Opinion: Opinion: Freedom Banned in New York
On Thursday, Sept. 13, the New York City Board of Health banned the sale of sugary drinks in sizes of 16 ounces or more in certain locations throughout the city. Though created with the positive goal of fighting high obesity rates in New York, this ban violates the constitutional guarantee of liberty that we as Americans so often value. The New York City government blatantly ignored the introduction of the United States Constitution, as they have ceased to “secure the Blessings of Liberty to ourselves.” Additionally, the ban is an evident attack on business, as both the national soda industry and small New York businesses will feel the ill effects of the restrictions.
Though obesity is currently plaguing America today, more legislation is not the cure-all that America is seeking. According to The New York Times, over half of New York’s adults are currently either obese or overweight. However, the answer does not lie in un-American bans and regulations. Increasing awareness of the consequences of a sugar-high diet would solve the issue more smoothly.
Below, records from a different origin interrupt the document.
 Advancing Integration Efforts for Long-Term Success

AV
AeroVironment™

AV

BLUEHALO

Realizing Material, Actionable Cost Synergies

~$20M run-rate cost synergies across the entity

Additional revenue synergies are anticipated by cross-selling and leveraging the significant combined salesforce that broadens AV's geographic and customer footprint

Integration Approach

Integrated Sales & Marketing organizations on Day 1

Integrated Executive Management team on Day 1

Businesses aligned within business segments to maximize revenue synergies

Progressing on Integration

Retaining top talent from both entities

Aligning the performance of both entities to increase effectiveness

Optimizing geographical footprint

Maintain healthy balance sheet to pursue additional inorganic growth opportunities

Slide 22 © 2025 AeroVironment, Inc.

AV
Michelle Obama’s Let’s Move organization, for instance, encourages healthier lifestyles through exercise campaigns and nutritional education. By tradition, encouragement and education solve everyday issues. However, there is no place for restrictive legislation in a nation historically defined by its consistent protection of freedom. Regulating everyday choices does not solve the issue of American obesity; rather, it only ignites anger among some American citizens.
Besides limiting simple freedoms, the ban is an attack on businesses. After passing, the ban was criticized by the soda industry and New York businesses alike. Elliot Huff, a spokesman for New Yorkers for Beverage Choices told The New York Times that the ban demonstrates that ”the board has shown no regard for public opinion or consequences to the businesses in the city.” Meanwhile, the soda industry has spent more than $1 million on a campaign expressing the unjust nature of the ban, illustrating their contempt for the restrictions.
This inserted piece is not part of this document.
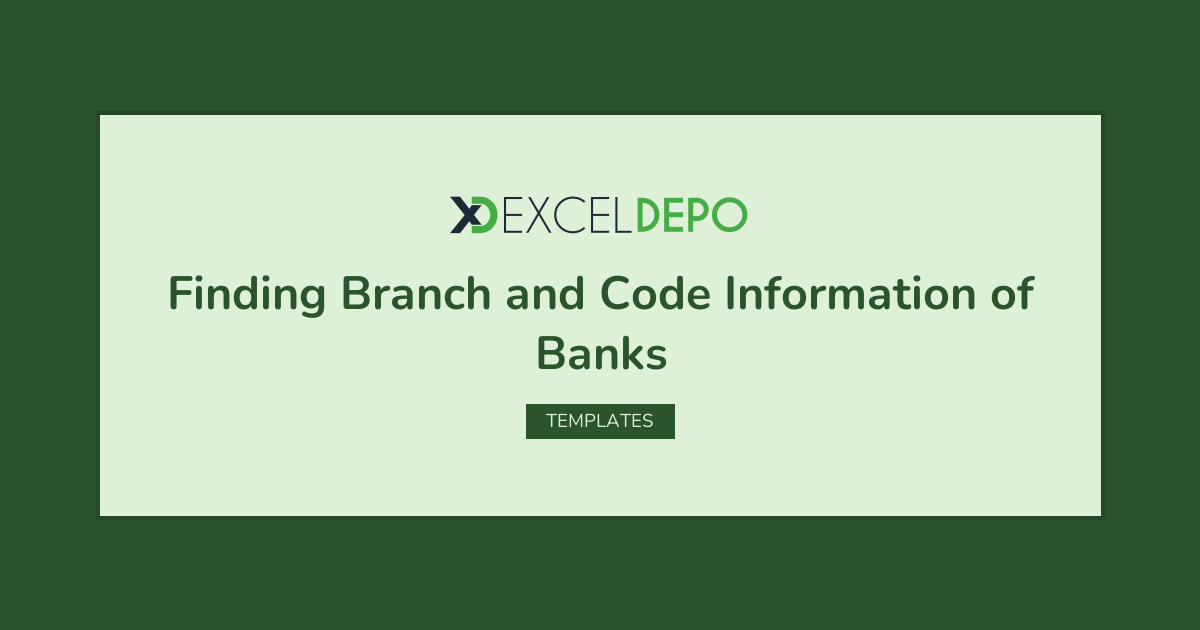 XD EXCELDEPO

Finding Branch and Code Information of Banks

TEMPLATES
Lastly, the ban will surely prove ineffective. Refills of smaller cups will still provide customers with the sugar that they crave. Restrictions are simply ineffective ways to combat issues, made evident by times in our history when other goods are banned, like drugs. For instance, according to the Federal Bureau of Investigation’s Uniform Crime Report, approximately 1,841, 200 drug arrests were made in 2007.
Nevertheless, as of 2008, nearly one-third of American high school seniors claimed to have consumed marijuana in the month prior to the study. In 2011, the United States government spent approximately 15.5 million dollars on drug control. Clearly, government spending and regulations in no way thwart consumption of outlawed substances.
The ban will go into effect on March 12. New Yorkers will learn first-hand the repercussions of an overbearing regulation, thus government. It has no place in the famed land of liberty, the United States of America.